Objective:
Rewrite the material starting at the line containing "Of these options" and ending at the line containing "8.62 metres", renaming "cracked asphalt" to "worn tarmac" and keeping everything else the same.

Dataset records:
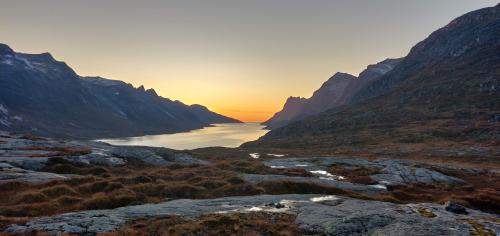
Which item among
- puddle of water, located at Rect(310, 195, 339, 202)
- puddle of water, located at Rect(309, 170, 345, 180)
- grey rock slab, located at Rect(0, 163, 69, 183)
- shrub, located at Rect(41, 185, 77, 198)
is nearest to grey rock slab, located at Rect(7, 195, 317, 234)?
puddle of water, located at Rect(310, 195, 339, 202)

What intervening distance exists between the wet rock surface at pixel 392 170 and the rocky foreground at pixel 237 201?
20 cm

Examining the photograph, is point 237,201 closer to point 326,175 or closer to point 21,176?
point 21,176

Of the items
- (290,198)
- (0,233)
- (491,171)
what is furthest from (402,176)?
(0,233)

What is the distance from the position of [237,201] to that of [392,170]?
125 feet

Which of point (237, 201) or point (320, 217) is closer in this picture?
point (320, 217)

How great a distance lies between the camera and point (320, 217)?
937 inches

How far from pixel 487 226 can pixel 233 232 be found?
1531 cm

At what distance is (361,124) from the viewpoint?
191125 millimetres

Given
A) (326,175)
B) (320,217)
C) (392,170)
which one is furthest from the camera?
(392,170)

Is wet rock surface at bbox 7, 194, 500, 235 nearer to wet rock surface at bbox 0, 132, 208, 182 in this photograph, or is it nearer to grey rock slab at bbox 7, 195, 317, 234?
grey rock slab at bbox 7, 195, 317, 234

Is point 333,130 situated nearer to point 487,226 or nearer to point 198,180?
point 198,180

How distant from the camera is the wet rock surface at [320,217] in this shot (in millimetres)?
20281

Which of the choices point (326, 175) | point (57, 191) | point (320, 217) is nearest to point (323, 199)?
point (320, 217)

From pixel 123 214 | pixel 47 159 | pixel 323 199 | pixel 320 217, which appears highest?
pixel 47 159
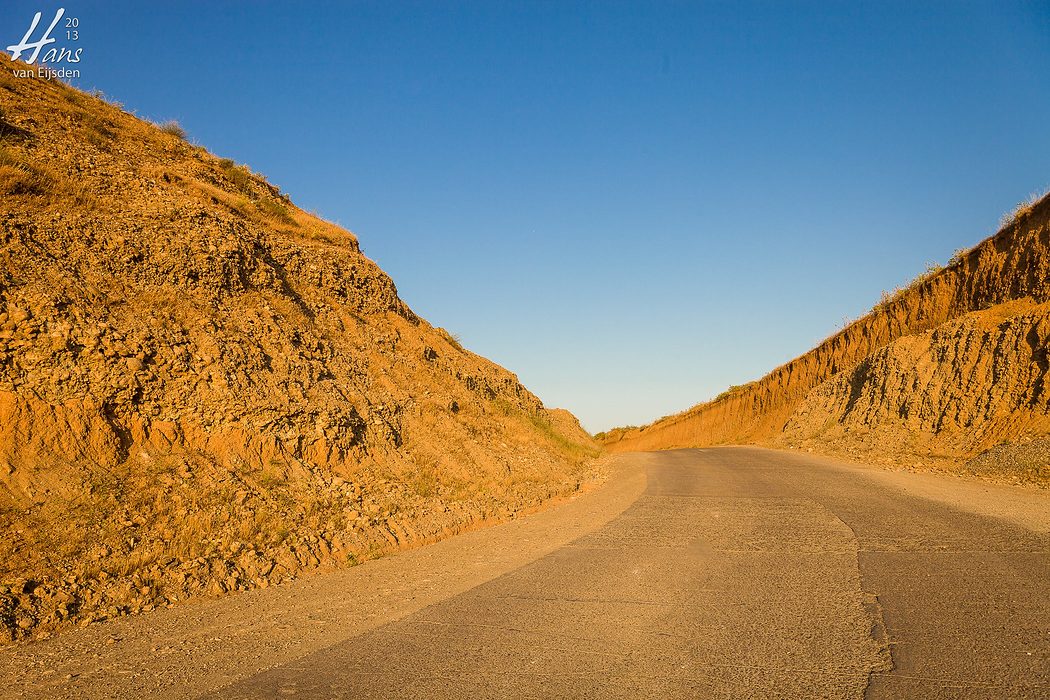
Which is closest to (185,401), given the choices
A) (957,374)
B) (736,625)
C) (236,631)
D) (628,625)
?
(236,631)

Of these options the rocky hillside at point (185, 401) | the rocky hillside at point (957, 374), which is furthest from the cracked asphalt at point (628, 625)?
the rocky hillside at point (957, 374)

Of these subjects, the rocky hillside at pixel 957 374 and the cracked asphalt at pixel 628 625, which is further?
the rocky hillside at pixel 957 374

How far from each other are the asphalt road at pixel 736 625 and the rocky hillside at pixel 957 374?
8.62 metres

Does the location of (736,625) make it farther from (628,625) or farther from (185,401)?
(185,401)

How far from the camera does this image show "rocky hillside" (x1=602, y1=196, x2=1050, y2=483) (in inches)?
664

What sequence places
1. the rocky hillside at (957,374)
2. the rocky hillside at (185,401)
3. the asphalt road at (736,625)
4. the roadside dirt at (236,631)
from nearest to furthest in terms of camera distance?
1. the asphalt road at (736,625)
2. the roadside dirt at (236,631)
3. the rocky hillside at (185,401)
4. the rocky hillside at (957,374)

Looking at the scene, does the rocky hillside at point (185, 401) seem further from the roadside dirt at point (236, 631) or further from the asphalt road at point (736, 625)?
the asphalt road at point (736, 625)

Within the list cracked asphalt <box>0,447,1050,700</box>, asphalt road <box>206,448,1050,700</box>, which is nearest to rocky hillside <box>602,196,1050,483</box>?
asphalt road <box>206,448,1050,700</box>

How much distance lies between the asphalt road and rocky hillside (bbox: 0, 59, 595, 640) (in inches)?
123

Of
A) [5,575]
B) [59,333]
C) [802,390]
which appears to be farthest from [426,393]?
[802,390]

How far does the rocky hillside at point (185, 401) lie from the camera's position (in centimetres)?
692

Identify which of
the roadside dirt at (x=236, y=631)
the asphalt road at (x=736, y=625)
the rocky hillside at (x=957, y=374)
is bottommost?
the roadside dirt at (x=236, y=631)

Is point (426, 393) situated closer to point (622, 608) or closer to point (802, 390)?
point (622, 608)

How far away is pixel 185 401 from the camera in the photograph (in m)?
9.55
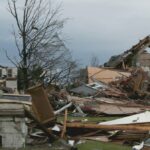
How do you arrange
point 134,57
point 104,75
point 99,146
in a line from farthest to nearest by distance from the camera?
point 134,57 → point 104,75 → point 99,146

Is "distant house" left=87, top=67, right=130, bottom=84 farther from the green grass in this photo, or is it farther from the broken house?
the green grass

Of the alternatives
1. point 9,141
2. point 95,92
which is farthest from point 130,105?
point 9,141

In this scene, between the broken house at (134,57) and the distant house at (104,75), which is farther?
the broken house at (134,57)

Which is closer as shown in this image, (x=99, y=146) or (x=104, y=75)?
(x=99, y=146)

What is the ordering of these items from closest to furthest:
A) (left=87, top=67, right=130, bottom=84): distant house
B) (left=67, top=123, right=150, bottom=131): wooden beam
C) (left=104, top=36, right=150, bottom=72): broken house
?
(left=67, top=123, right=150, bottom=131): wooden beam < (left=87, top=67, right=130, bottom=84): distant house < (left=104, top=36, right=150, bottom=72): broken house

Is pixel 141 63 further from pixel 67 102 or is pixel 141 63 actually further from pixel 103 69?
pixel 67 102

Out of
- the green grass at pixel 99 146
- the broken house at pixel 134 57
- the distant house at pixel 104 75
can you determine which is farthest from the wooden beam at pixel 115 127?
the broken house at pixel 134 57

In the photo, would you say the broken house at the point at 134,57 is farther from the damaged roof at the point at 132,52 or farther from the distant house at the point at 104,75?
the distant house at the point at 104,75

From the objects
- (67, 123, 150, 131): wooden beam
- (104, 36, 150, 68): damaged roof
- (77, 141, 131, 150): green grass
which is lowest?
(77, 141, 131, 150): green grass

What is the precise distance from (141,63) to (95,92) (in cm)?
1044

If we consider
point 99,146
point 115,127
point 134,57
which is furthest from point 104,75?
point 99,146

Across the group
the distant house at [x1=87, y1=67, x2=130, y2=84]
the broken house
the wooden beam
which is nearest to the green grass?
the wooden beam

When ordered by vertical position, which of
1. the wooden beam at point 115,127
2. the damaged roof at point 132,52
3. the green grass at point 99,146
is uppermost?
the damaged roof at point 132,52

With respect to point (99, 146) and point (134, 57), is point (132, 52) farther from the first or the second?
point (99, 146)
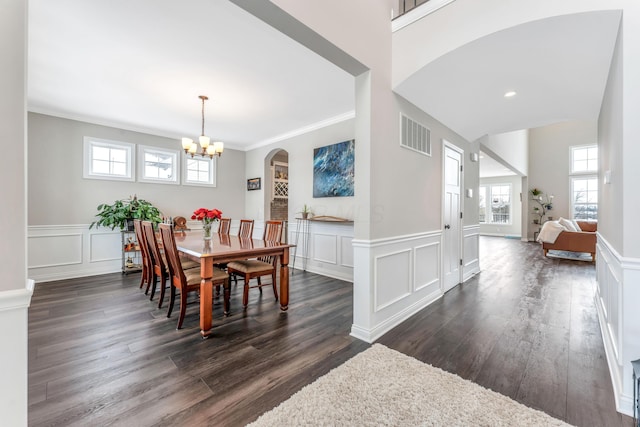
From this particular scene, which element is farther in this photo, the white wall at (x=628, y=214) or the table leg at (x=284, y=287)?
the table leg at (x=284, y=287)

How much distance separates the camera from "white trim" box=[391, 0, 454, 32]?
7.79 ft

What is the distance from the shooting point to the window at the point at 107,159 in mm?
4586

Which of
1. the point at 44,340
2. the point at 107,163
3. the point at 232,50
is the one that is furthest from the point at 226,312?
the point at 107,163

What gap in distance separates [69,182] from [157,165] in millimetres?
1356

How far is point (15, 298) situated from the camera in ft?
2.80

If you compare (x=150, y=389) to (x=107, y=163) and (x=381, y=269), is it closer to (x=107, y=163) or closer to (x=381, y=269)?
(x=381, y=269)

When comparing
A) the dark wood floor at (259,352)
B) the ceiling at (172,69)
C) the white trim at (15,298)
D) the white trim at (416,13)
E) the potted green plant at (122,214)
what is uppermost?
the white trim at (416,13)

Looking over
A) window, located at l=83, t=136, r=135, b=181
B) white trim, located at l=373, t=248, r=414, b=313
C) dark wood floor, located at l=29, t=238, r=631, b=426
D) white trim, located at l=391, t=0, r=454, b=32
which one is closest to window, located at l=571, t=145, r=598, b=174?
dark wood floor, located at l=29, t=238, r=631, b=426

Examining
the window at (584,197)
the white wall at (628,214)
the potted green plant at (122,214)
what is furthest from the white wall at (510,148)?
the potted green plant at (122,214)

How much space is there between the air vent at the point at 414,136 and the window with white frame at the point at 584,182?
9.74m

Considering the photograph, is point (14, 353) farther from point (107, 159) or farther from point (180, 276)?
point (107, 159)

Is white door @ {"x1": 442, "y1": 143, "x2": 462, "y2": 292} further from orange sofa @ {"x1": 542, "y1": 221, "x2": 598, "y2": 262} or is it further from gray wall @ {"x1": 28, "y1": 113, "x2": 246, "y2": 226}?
gray wall @ {"x1": 28, "y1": 113, "x2": 246, "y2": 226}

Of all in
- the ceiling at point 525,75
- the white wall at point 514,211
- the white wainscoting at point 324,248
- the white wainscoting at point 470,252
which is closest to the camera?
the ceiling at point 525,75

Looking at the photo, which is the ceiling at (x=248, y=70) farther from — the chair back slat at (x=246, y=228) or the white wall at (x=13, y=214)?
the chair back slat at (x=246, y=228)
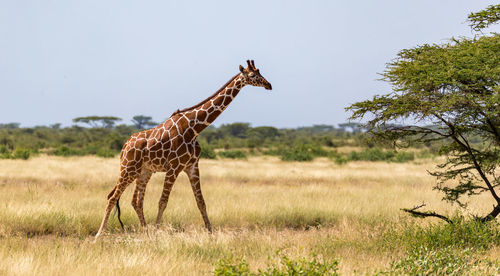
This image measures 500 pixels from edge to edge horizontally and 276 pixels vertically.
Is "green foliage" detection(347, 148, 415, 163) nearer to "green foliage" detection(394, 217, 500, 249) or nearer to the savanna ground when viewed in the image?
the savanna ground

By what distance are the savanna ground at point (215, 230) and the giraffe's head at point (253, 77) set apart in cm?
288

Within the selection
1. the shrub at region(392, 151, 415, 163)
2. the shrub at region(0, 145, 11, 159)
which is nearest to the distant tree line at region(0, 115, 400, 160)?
the shrub at region(0, 145, 11, 159)

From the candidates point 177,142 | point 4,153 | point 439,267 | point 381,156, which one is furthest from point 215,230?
point 4,153

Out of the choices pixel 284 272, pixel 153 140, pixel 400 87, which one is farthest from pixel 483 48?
pixel 153 140

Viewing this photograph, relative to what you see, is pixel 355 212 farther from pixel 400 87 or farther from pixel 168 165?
pixel 168 165

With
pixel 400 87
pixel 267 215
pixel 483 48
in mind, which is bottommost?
pixel 267 215

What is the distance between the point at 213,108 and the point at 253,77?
1017 mm

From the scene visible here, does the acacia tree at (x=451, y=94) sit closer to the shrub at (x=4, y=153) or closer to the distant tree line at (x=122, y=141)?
the distant tree line at (x=122, y=141)

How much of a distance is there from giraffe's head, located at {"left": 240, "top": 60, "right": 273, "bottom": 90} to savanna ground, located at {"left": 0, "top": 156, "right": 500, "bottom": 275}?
9.45 feet

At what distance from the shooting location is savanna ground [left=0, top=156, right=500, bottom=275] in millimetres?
6434

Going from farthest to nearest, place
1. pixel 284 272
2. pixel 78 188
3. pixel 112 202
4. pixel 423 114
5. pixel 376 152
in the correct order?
pixel 376 152 → pixel 78 188 → pixel 112 202 → pixel 423 114 → pixel 284 272

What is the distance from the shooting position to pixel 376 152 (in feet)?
125

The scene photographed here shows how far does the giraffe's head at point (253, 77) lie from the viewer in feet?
26.8

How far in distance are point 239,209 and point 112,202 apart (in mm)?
3693
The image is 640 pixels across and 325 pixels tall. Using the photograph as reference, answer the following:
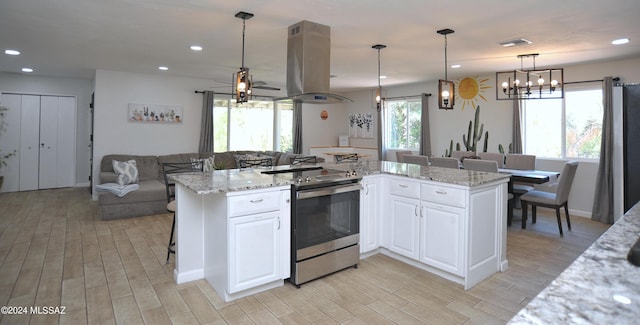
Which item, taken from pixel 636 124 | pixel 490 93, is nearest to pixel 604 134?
pixel 490 93

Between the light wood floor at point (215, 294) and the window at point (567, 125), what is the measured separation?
2085 millimetres

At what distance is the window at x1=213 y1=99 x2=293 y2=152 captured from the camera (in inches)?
320

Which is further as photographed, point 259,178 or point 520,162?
point 520,162

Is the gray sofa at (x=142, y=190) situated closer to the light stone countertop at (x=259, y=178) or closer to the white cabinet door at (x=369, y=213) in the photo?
the light stone countertop at (x=259, y=178)

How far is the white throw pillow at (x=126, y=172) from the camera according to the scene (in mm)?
5695

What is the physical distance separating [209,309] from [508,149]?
19.9 ft

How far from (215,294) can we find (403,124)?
269 inches

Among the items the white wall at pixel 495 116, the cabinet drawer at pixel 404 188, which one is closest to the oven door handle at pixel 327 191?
the cabinet drawer at pixel 404 188

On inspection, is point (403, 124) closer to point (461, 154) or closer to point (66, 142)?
point (461, 154)

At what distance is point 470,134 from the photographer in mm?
7230

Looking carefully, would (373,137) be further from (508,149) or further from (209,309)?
(209,309)

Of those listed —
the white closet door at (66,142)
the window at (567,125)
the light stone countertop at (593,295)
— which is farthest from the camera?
the white closet door at (66,142)

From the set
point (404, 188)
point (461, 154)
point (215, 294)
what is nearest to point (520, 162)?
point (461, 154)

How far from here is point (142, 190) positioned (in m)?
5.58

Written response:
Of these options the rocky hillside at point (185, 401) | the rocky hillside at point (957, 374), which is furthest from the worn tarmac at point (628, 625)?
the rocky hillside at point (957, 374)

Of these subjects, the rocky hillside at pixel 957 374 and the worn tarmac at pixel 628 625, which is further?
the rocky hillside at pixel 957 374

How far from each other are the asphalt road at pixel 736 625 and the rocky hillside at pixel 957 374?
8.62 metres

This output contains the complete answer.